How to choose a pan for making caramel

caramelutensils

Is there any noticeable difference in taste and texture when making caramel on a non-stick pan versus a normal pan? I have seen a few cooks making caramel on a stainless steel saucepan and others on black frying pans most probably non-stick. But, is there a difference?

Surely, the most annoying thing is cleaning up the mess of caramel afterwards, any fast tips?

Best Answer

You ask about coating, but it is actually not very important. There are other criteria with much higher priority when you are making caramel or other types of candy. The important thing about pan when making caramel is even heating. Especially when making your caramel dry, you cannot afford hot spots, because you cannot stir. But if you are taking the candy into the later caramel stages, even heating becomes important for syrup-started candy too.

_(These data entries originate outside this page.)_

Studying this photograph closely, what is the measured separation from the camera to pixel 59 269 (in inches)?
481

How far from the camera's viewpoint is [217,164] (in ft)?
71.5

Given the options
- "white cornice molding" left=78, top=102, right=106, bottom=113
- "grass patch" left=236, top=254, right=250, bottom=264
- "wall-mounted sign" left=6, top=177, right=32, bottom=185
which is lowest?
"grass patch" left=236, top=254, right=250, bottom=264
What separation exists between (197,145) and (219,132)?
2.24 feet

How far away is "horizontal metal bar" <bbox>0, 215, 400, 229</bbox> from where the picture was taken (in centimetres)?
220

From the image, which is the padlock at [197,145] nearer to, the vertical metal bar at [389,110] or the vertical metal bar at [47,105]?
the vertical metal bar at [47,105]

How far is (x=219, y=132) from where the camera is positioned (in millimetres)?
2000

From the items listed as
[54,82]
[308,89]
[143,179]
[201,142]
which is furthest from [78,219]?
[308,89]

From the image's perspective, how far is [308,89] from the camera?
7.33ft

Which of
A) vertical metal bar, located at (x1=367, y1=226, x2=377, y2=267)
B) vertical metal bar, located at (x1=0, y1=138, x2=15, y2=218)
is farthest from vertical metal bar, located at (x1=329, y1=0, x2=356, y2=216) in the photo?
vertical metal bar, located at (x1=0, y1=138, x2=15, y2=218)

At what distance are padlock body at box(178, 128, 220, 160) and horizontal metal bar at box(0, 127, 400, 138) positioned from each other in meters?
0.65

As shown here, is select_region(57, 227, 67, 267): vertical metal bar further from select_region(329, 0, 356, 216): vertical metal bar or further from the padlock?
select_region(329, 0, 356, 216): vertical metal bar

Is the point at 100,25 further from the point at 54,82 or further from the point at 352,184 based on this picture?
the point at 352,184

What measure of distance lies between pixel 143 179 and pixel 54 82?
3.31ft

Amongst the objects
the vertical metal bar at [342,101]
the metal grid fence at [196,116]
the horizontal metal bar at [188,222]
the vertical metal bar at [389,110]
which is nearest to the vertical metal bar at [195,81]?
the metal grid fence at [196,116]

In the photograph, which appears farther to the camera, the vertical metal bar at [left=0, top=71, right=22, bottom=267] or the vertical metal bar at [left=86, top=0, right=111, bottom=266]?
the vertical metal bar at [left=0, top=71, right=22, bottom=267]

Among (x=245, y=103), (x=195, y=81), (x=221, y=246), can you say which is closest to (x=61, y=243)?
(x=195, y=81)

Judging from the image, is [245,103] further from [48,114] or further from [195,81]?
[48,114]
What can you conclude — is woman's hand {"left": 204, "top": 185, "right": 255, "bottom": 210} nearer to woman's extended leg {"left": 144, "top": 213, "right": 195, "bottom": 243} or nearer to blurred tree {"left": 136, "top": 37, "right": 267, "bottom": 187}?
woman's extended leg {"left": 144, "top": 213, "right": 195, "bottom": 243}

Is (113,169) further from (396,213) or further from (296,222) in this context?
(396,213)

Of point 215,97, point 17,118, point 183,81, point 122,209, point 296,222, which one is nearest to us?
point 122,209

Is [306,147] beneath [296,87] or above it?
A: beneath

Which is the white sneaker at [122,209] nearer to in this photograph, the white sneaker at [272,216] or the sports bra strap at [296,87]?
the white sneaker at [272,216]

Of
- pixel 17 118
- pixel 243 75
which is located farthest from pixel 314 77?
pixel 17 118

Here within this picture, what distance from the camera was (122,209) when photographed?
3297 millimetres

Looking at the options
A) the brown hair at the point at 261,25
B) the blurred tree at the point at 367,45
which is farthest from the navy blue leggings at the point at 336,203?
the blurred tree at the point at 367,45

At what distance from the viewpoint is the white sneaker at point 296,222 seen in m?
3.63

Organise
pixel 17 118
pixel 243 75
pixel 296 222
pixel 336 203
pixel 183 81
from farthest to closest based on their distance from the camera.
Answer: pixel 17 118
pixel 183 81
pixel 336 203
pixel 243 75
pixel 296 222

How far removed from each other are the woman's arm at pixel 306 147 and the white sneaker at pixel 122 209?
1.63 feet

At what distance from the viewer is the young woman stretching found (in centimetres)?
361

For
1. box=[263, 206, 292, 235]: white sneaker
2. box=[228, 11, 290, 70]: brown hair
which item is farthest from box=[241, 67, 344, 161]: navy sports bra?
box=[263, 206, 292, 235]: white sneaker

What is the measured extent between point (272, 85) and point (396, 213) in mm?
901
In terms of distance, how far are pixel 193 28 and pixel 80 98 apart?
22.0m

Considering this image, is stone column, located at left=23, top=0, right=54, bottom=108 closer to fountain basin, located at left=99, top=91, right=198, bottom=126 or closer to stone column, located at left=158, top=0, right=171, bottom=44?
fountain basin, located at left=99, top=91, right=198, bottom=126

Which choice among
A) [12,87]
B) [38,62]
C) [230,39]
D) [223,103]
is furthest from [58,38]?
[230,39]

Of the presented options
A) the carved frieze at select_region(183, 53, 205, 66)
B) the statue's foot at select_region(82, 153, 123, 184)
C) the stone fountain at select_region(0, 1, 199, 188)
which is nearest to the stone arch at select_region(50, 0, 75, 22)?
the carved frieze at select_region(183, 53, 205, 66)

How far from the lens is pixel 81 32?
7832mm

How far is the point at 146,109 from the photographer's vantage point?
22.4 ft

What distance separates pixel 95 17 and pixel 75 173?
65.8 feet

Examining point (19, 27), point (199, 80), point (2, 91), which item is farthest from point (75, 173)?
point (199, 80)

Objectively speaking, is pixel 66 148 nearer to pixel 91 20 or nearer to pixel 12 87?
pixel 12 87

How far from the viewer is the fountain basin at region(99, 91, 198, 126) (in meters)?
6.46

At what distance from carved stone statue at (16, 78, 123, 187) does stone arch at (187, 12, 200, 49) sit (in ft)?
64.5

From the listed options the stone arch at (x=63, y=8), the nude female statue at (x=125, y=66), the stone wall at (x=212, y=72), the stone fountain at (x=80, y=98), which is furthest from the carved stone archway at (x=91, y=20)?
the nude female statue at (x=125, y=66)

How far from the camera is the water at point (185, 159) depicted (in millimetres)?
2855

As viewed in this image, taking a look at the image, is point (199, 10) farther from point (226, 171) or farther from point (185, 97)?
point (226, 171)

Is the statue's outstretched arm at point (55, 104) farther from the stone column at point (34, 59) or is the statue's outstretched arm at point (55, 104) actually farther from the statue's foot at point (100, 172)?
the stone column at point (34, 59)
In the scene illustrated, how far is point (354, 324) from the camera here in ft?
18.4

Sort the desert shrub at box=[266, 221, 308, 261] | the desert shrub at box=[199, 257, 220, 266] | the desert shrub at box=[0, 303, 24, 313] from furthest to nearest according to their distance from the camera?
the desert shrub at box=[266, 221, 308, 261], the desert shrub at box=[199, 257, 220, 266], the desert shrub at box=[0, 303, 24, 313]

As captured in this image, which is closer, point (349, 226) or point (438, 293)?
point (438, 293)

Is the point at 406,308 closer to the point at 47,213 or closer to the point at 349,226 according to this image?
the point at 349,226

You need a responsive pan if you are making caramel. Sadly, the most evenly heating pans are also the least responsive and vice versa. I would never make caramel on a resistive stove in iron, but I use a small enamelled Dutch oven for caramel on my induction plate. A good sandwiched steel with an aluminum core should offer a decent tradeoff between evenness and responsiveness on most stove types.

You also need the correct size pan. If your caramel is less than 1 cm deep, it is very hard to handle without burning it. If it is deeper than 5 cm, there is too much of a heat gradient in the depth. Choose the pan diameter such that your caramel depth will be between 1 and 5 cm roughly.

If you are going to add any kind of liquid to the caramel (or butter), you'll experience lots of foam. You need a deep walled vessel to catch this foam. Use a deep sauce pan or a small pot instead of a frying pan. You want 10 cm wall above the caramel level.

Aside from a seasoned cast iron pan, I haven't experienced a coating adsorbing flavors. PTFE, ceramic, enamel, anodized alu or no coating - none of them matters. Use whatever you have handy. For cleaning, follow Elendil's advice for dissolving the smears in hot water.